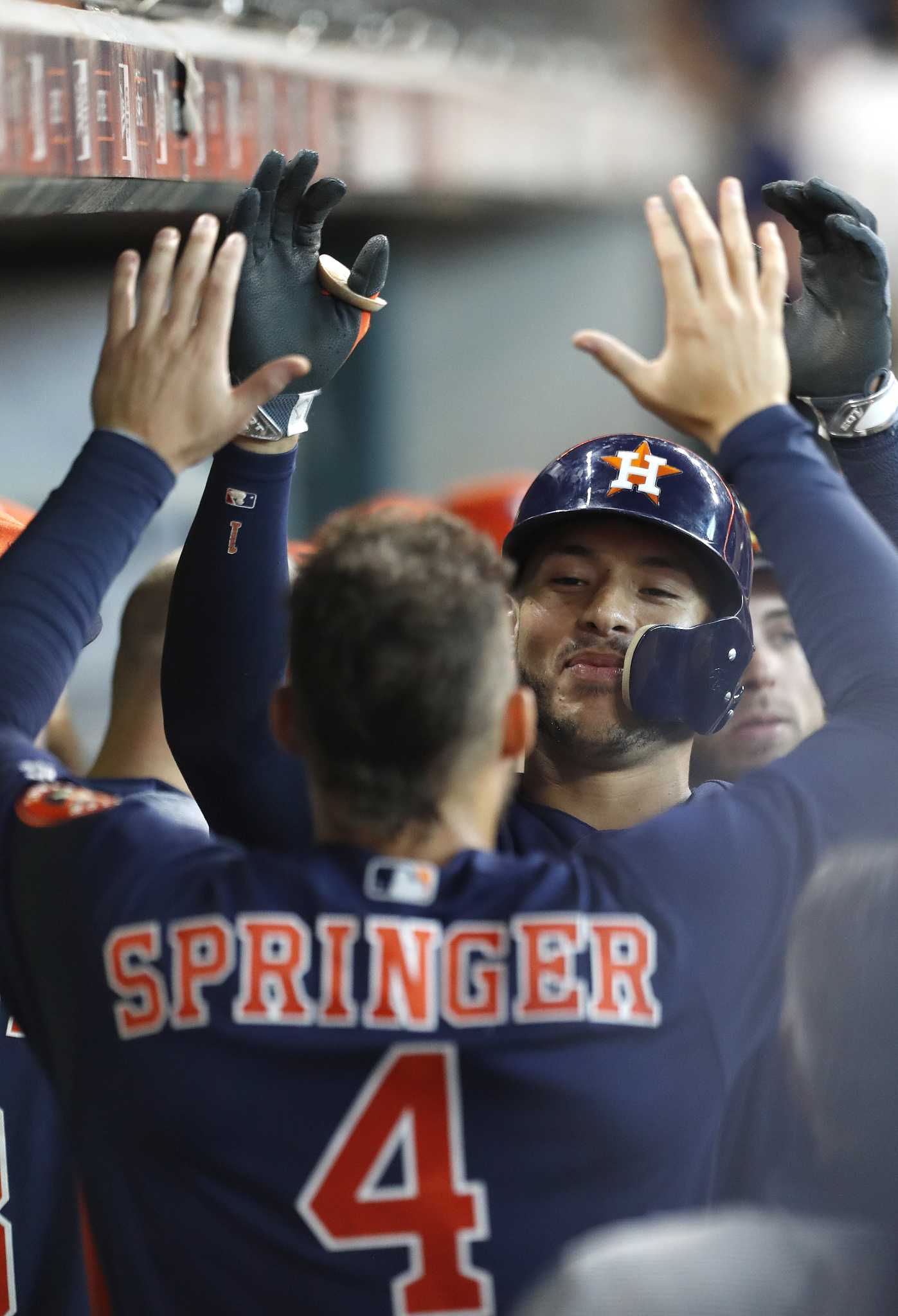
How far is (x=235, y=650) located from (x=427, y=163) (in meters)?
4.58

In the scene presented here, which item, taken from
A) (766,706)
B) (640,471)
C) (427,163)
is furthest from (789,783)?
(427,163)

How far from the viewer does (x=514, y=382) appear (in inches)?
364

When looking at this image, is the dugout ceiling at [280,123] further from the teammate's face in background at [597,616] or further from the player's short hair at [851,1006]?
the player's short hair at [851,1006]

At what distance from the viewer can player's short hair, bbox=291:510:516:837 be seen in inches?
48.6

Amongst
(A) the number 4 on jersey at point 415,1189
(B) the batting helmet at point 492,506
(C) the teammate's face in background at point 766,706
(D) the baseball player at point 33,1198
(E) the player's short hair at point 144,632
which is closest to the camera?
(A) the number 4 on jersey at point 415,1189

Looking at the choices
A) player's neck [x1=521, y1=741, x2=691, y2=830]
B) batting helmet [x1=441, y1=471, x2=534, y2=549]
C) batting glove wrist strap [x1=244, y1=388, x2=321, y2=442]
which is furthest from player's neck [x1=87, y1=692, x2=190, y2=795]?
batting helmet [x1=441, y1=471, x2=534, y2=549]

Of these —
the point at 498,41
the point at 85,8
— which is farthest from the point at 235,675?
the point at 498,41

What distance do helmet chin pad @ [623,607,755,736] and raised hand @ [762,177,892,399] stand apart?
36 centimetres

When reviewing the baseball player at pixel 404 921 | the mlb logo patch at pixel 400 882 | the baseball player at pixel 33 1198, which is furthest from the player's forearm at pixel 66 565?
the baseball player at pixel 33 1198

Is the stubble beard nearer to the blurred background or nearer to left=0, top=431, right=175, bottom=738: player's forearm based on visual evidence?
left=0, top=431, right=175, bottom=738: player's forearm

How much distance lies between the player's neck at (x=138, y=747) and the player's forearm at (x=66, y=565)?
0.85 metres

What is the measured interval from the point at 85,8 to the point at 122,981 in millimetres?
1510

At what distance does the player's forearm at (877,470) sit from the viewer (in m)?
1.71

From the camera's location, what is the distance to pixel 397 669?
1229mm
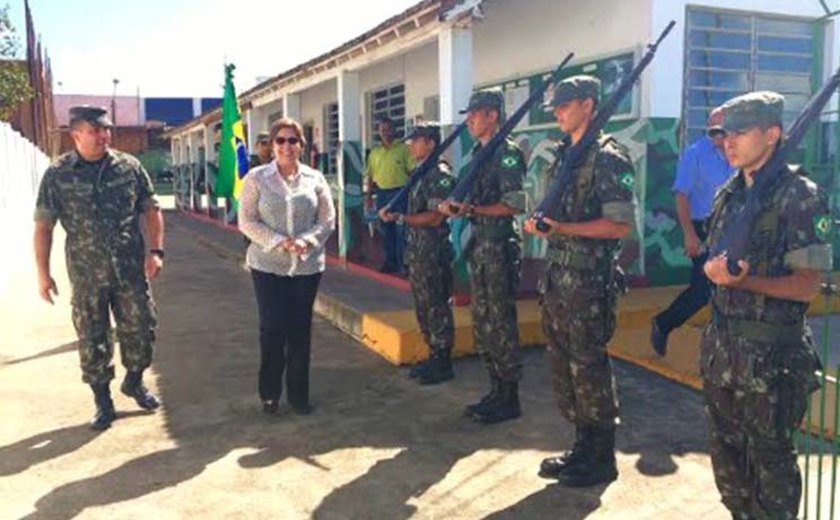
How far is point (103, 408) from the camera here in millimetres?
4547

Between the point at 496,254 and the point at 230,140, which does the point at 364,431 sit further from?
the point at 230,140

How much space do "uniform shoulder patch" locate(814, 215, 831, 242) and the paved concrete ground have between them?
142cm

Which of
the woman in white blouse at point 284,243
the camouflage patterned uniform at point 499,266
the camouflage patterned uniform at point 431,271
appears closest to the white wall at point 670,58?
the camouflage patterned uniform at point 431,271

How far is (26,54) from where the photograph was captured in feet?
91.4

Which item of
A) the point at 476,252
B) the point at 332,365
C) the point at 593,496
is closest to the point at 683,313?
the point at 476,252

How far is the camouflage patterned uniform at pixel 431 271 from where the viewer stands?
5.11 m

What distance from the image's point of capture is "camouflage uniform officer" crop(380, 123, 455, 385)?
5.06m

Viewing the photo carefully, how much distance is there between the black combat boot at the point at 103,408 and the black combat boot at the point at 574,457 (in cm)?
258

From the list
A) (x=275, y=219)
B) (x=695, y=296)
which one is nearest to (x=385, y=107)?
(x=695, y=296)

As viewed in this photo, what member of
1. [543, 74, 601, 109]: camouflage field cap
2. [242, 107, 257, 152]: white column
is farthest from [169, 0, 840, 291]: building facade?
[242, 107, 257, 152]: white column

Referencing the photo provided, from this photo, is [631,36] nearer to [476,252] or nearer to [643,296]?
[643,296]

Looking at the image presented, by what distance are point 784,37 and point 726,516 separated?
626cm

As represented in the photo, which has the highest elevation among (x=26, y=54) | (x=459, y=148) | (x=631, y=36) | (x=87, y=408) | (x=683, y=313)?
(x=26, y=54)

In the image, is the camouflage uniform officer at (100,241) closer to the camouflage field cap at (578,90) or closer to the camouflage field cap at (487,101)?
the camouflage field cap at (487,101)
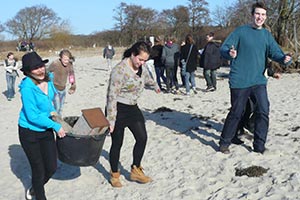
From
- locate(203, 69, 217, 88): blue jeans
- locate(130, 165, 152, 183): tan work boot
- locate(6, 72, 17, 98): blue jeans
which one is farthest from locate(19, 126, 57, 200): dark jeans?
locate(6, 72, 17, 98): blue jeans

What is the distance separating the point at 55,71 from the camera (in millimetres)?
8055

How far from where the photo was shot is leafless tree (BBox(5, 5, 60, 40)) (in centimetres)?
9419

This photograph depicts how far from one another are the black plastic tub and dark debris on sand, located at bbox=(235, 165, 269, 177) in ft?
6.07

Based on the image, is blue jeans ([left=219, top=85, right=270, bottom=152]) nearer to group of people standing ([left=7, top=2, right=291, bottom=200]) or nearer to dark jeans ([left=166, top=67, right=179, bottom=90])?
group of people standing ([left=7, top=2, right=291, bottom=200])

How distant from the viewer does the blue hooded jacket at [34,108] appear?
4410 millimetres

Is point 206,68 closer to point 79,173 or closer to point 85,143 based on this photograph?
point 79,173

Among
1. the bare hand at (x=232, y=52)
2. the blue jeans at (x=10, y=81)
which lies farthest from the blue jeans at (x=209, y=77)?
the bare hand at (x=232, y=52)

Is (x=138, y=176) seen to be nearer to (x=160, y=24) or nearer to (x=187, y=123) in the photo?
(x=187, y=123)

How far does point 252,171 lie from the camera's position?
213 inches

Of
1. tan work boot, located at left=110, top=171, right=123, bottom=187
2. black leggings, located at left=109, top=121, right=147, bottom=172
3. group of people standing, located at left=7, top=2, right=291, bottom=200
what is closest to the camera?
group of people standing, located at left=7, top=2, right=291, bottom=200

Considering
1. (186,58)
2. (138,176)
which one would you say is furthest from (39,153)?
(186,58)

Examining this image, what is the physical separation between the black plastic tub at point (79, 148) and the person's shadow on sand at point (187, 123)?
2325mm

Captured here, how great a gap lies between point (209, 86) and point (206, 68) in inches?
31.0

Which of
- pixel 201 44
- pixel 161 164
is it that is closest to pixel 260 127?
pixel 161 164
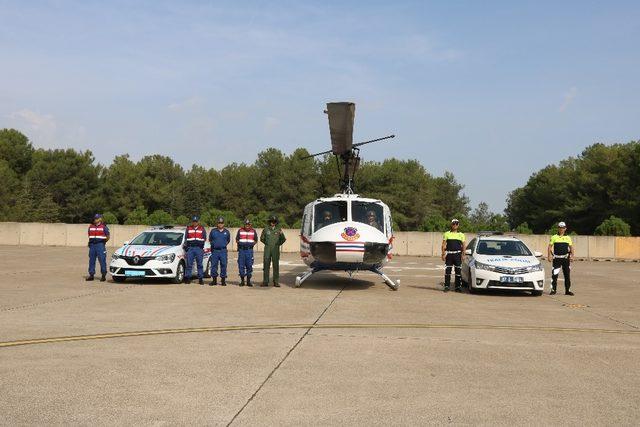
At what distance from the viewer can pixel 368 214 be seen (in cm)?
1738

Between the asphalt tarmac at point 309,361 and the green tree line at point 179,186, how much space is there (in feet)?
223

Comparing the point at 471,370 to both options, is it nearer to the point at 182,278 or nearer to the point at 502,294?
the point at 502,294

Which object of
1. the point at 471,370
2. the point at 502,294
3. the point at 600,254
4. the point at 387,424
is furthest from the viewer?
the point at 600,254

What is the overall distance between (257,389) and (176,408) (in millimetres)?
911

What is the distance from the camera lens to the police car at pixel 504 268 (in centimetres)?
1628

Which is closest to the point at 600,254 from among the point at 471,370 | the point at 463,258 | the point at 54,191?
the point at 463,258

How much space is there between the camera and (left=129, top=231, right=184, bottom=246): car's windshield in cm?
1842

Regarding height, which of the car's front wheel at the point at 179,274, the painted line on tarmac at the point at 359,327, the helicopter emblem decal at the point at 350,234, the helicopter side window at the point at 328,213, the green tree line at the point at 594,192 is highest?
the green tree line at the point at 594,192

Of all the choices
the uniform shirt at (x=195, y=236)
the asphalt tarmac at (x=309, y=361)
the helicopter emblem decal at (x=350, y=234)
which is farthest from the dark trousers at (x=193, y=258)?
the helicopter emblem decal at (x=350, y=234)

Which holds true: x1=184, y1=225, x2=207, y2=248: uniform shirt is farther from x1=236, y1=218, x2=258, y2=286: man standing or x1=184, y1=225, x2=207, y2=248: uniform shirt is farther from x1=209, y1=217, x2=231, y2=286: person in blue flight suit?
x1=236, y1=218, x2=258, y2=286: man standing

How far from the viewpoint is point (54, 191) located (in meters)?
82.8

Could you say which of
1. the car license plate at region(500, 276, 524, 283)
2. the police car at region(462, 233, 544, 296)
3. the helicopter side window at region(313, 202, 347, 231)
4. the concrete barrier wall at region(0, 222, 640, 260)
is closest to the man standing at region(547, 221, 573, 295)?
the police car at region(462, 233, 544, 296)

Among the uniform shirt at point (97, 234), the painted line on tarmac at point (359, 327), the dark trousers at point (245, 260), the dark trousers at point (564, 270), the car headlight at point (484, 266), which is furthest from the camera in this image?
the uniform shirt at point (97, 234)

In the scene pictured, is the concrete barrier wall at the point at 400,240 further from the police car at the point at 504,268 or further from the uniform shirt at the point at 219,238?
the uniform shirt at the point at 219,238
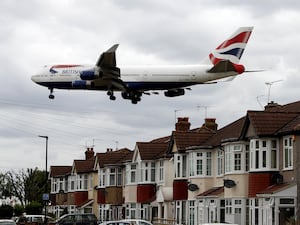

-------------------------

Counting the lines of the data above, how many contain the word "located"? Reply with the number alone.

* **ANSWER TO THIS PROBLEM**:
7